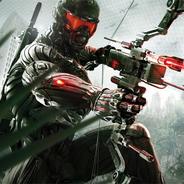 Замир Безгеев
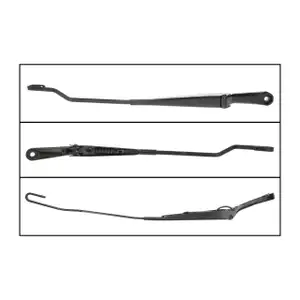 AIC Frontwischerarm Wischerarm f&uuml;r VW Passat B5 B5.5 SKODA Superb 1 vorne links 3B1955409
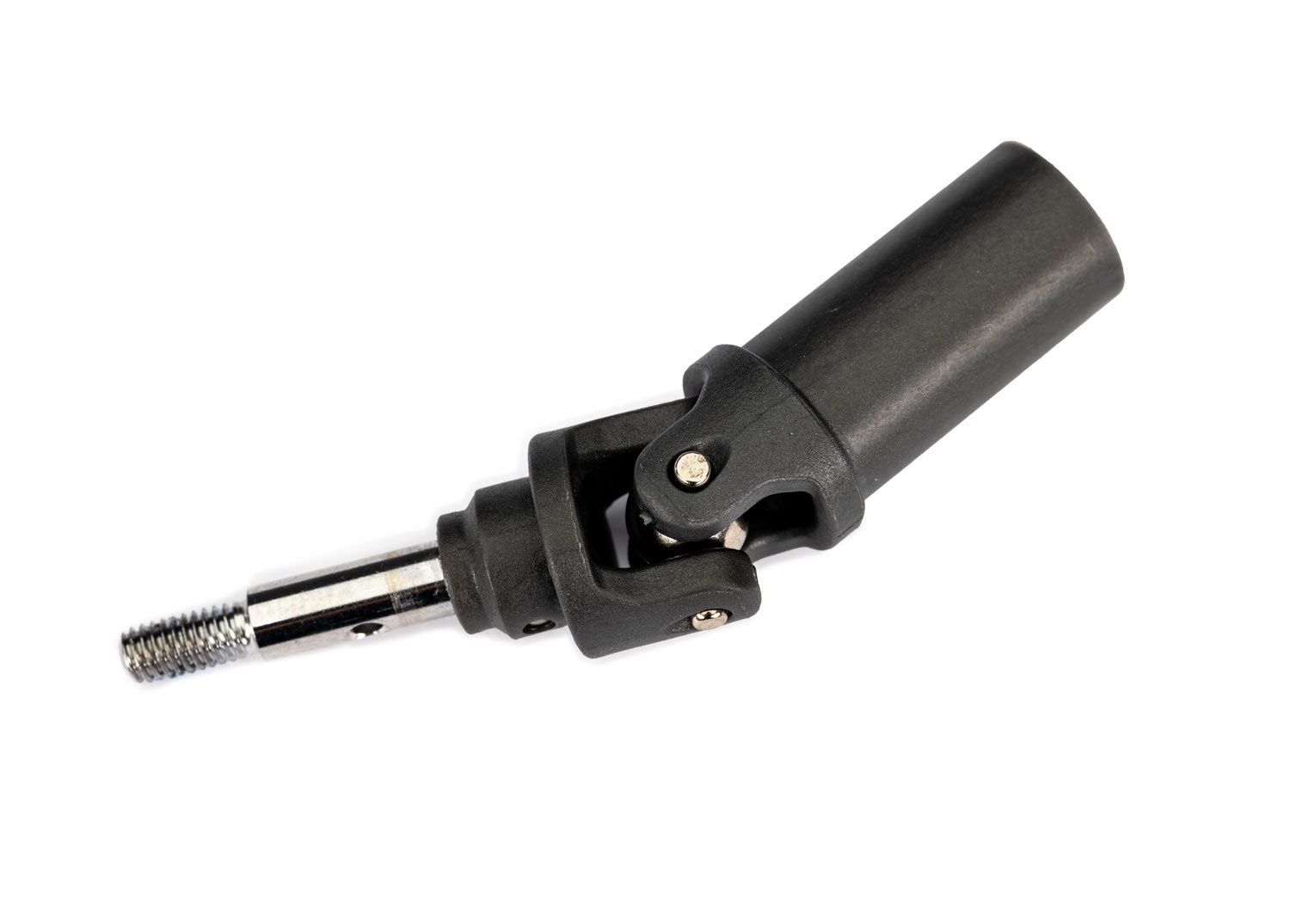 STUB AXLE ASSEMBLY REAR HD L/R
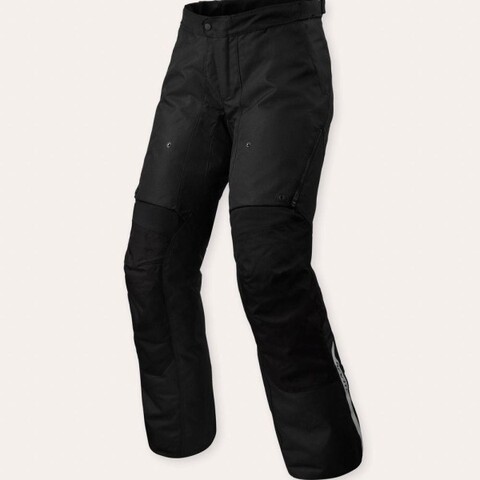 Pantaloni Outback 4 H2O REVIT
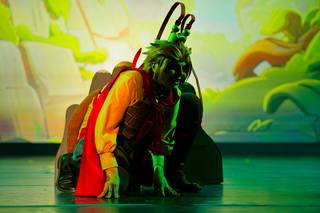 Tracon 2025 - 250909153143.jpg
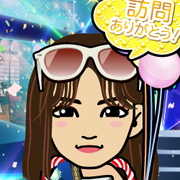 ���݂ہ[��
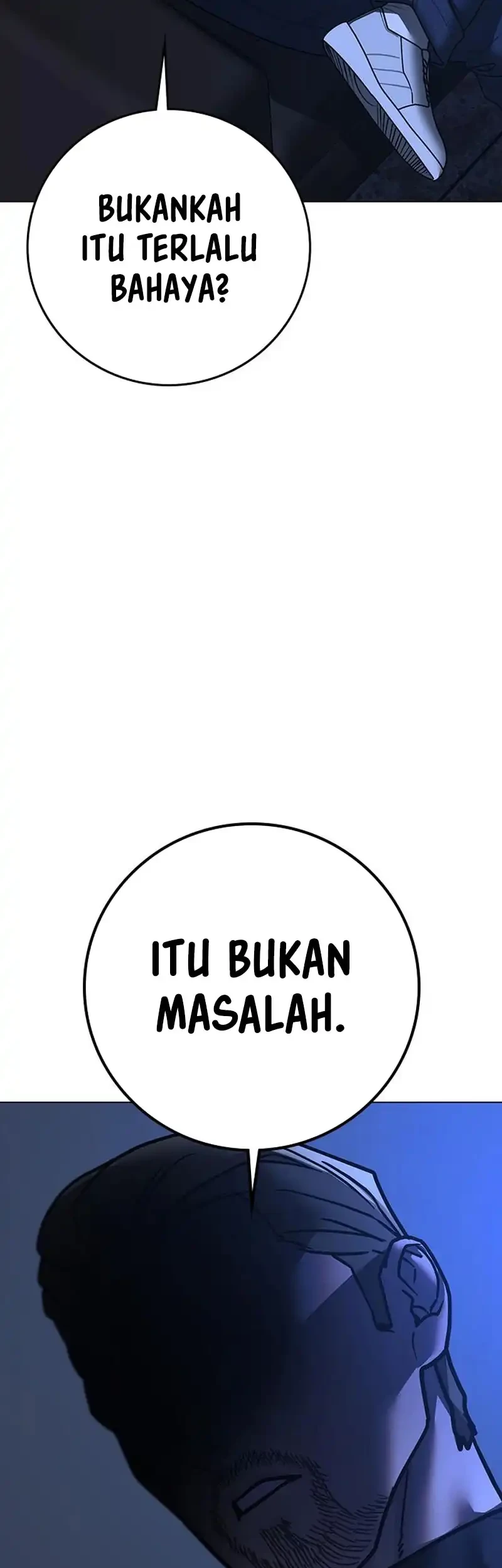 Halaman 97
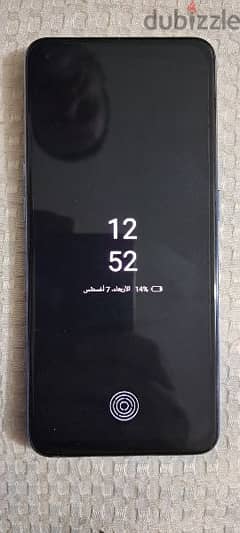 موبايل اوبو 74 a 0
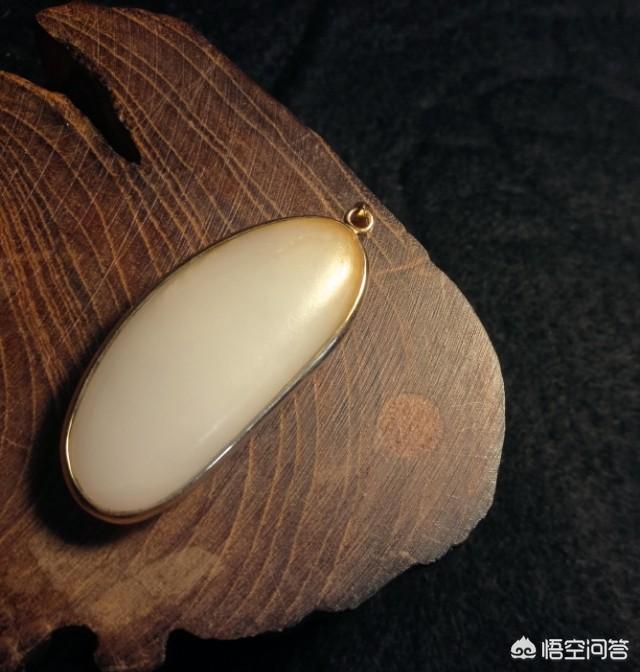 和田玉销售技巧和话术,大家对快手平台上卖和田玉的怎么看？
....
-- EXERCISE REQUIREMENTS --
Can you give these lines again with "vorne links" replaced by "vorne rechts", changing nothing else and leaving the pictures out?

-- ANSWER BELOW --
 Замир Безгеев
 AIC Frontwischerarm Wischerarm f&uuml;r VW Passat B5 B5.5 SKODA Superb 1 vorne rechts 3B1955409
 STUB AXLE ASSEMBLY REAR HD L/R
 Pantaloni Outback 4 H2O REVIT
 Tracon 2025 - 250909153143.jpg
 ���݂ہ[��
 Halaman 97
 موبايل اوبو 74 a 0
 和田玉销售技巧和话术,大家对快手平台上卖和田玉的怎么看？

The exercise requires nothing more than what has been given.